● **Problems to work on**:
#1 In the Midge Miller biography, who succeeded her as the 77th district's representative?
#2 Continue the Midge Miller biography from where it ends.

● **Provided passage**:

Member of the Wisconsin State Assembly
- In office January 1, 1983 – January 1, 1985
- Preceded by: John Medinger
- Succeeded by: John Medinger
- Constituency: 95th district
- In office January 1, 1973 – January 1, 1983
- Preceded by: District established
- Succeeded by: Calvin Potter
- Constituency: 77th district
- In office January 1, 1971 – January 1, 1973
- Preceded by: Robert Uehling
- Succeeded by: District abolished
- Constituency: Dane 3rd district

Personal details
- Born: Marjorie Cavins June 8, 1922 Morgantown, West Virginia, U.S.
- Died: April 17, 2009 (aged 86) Madison, Wisconsin, U.S.
- Party: Democratic
- Spouses: Harry Dean Leeper; (m. 1944; died 1954); Edward Ernst Miller; (m. 1963; died 1995);
- Children: 4 with Harry Leeper; 5 stepchildren, including Mark F. Miller;
- Alma mater: University of Wisconsin–Madison

= Midge Miller =

20th century American politician and activist, member of the Wisconsin State Assembly

Marjorie "Midge" Miller (June 8, 1922 – April 17, 2009) was an American politician and activist for peace, nuclear non-proliferation, and women's rights. She was a member of the Wisconsin State Assembly for 14 years, from 1971 until 1985, and ran the Wisconsin primary campaign of U.S. Senator Eugene McCarthy in his 1968 anti-Vietnam War bid against incumbent President Lyndon B. Johnson.

==Background==
Miller was born Marjorie Cavins in Morgantown, West Virginia. Her first husband, Harry Dean Leeper (1920–1954), died in a shipwreck during a typhoon while the couple was working as missionaries in Japan. She returned to the United States, where she attended graduate school at the University of Wisconsin-Madison. While working for the United States Senate campaign of Gaylord Nelson, in 1962, she met University of Wisconsin Professor Ed Miller, who was also widowed. The two married in 1963. Midge served in the Wisconsin State Assembly from 1971 to 1985 and was a Democrat. Miller received her bachelor's and master's degree's from the University of Wisconsin-Madison. She served as assistant dean and coordinator for religious activities at University of Wisconsin-Madison.

==Politics==
Miller opposed the Vietnam War in the 1960s. She was an early supporter of the 1968 presidential candidacy of United States Senator Eugene McCarthy (D-Minnesota), and eventually headed his Wisconsin campaign. It is believed that she was a major influence in convincing an initially reluctant Senator McCarthy to run for president, based in large part on his opposition to the Vietnam War. McCarthy was discounted by the political establishment as an underdog with virtually no chance of success, but Miller proved to be prescient in her belief that the time was right for his candidacy. In January of that year, McCarthy's opposition to the war resonated in a major way with voters in the 1968 New Hampshire presidential primary. Although McCarthy lost, he came in a close second to incumbent President Lyndon Johnson. With Midge Miller's support, McCarthy went on to defeat Johnson in the then-crucial Wisconsin primary the next month. Johnson, sensing in McCarthy's successes the devastating effect of the profundity of Democratic voter's disagreement with his Vietnam policy, made a surprise announcement on March 31, 1968, that he would not seek re-election.

● **Data provided**:
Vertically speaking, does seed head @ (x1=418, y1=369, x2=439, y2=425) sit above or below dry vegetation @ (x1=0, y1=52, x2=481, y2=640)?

● **Solved tasks**:
#1 Calvin Potter

#2
This was just one example of the impact upon the national scene by the seven-term Wisconsin legislator, who defeated four well-known males for a state assembly seat long held by a Republican incumbent in 1970. An early leader in the national movement for women's rights, she counted among her admiring colleagues such movement leaders as Gloria Steinem and Bella Abzug. As a young woman who chose to reach out to the Japanese people following the Second World War by choosing to live with her family in the nuclear-bomb-produced shadows that remained of the cities of Hiroshima and Nagasaki, and she was internationally recognized for her lifelong devotion to the interrelated causes of nuclear non-proliferation and peace. Her "retirement" from the legislature in 1985 began another chapter in her activism, when she established the Madison Institute, a think-tank designed to counter the growing influence of the Right Wing in American politics.

As Madison's Capital Times associate editor John Nichols wrote upon her death, "Midge Miller changed America and the world. She made presidents quake in their boots. She made political parties reflect the will of their members rather than the bosses. She made a place for women in the electoral process -- and in the governing of the land. Then she got busy."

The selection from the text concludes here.